● **Work to do**:
Pick out every line of the records that contains the word "rack" and copy each such line in full. The match is case-sensitive.

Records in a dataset
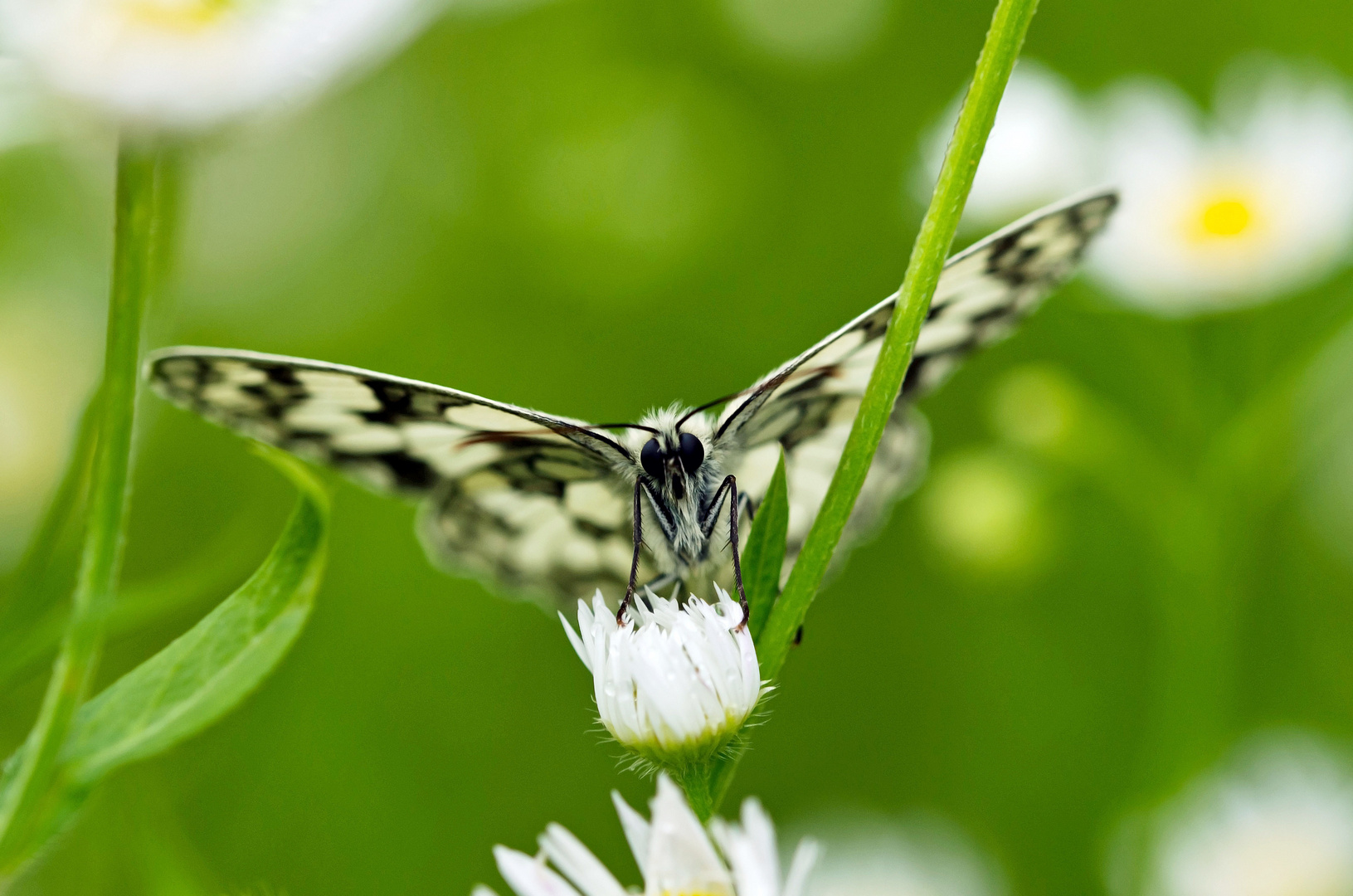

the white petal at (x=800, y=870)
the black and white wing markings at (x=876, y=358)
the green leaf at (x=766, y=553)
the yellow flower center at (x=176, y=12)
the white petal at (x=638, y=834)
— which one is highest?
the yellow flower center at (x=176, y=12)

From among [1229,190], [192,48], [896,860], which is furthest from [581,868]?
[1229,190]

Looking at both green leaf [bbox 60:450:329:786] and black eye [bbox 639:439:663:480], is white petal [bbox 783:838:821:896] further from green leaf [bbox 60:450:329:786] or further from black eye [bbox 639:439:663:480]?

--

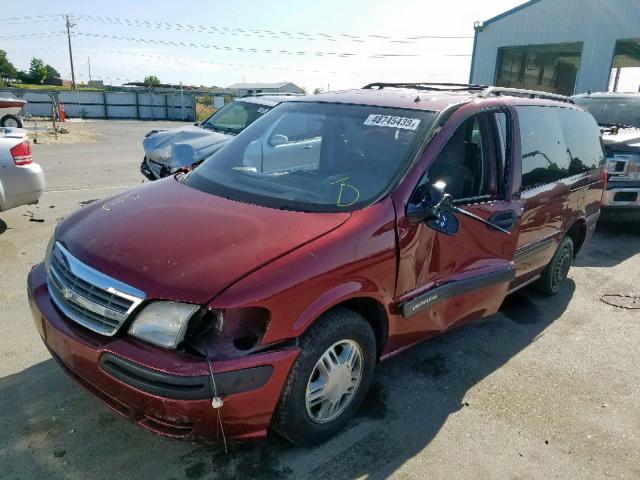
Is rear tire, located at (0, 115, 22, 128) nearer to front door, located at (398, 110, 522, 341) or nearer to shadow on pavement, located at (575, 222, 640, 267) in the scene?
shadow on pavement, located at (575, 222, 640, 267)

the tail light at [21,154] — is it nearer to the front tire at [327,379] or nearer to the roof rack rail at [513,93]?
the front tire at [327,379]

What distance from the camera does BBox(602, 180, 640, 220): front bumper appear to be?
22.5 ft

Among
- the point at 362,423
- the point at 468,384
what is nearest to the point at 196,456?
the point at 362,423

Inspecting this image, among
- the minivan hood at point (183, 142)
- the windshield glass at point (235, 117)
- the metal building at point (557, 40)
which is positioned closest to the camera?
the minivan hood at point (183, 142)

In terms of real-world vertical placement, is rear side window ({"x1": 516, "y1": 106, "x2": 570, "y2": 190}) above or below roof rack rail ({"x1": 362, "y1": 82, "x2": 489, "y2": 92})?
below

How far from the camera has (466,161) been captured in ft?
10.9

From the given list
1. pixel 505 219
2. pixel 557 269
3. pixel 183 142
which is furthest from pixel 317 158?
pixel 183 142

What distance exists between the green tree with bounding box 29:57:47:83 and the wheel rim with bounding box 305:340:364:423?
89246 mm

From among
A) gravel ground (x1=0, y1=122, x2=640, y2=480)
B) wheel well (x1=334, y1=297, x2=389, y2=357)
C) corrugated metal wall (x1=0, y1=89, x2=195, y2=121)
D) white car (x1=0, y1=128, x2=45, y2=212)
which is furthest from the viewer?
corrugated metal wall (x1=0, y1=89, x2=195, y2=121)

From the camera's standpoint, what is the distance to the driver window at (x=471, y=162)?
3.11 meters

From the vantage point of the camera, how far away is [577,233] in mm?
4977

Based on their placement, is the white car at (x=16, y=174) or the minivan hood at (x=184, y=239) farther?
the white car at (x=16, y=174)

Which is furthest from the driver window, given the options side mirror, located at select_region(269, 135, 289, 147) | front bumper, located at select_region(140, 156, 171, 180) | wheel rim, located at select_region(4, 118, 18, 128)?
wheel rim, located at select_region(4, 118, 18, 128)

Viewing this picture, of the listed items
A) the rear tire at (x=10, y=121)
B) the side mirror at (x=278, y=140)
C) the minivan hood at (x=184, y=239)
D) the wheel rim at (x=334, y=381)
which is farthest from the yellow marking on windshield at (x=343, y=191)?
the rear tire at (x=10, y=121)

● **Written response**:
the tail light at [21,154] — is it nearer to the front tire at [327,379] or nearer to the roof rack rail at [513,93]?
In terms of real-world vertical placement, is rear side window ({"x1": 516, "y1": 106, "x2": 570, "y2": 190}) above or below roof rack rail ({"x1": 362, "y1": 82, "x2": 489, "y2": 92})?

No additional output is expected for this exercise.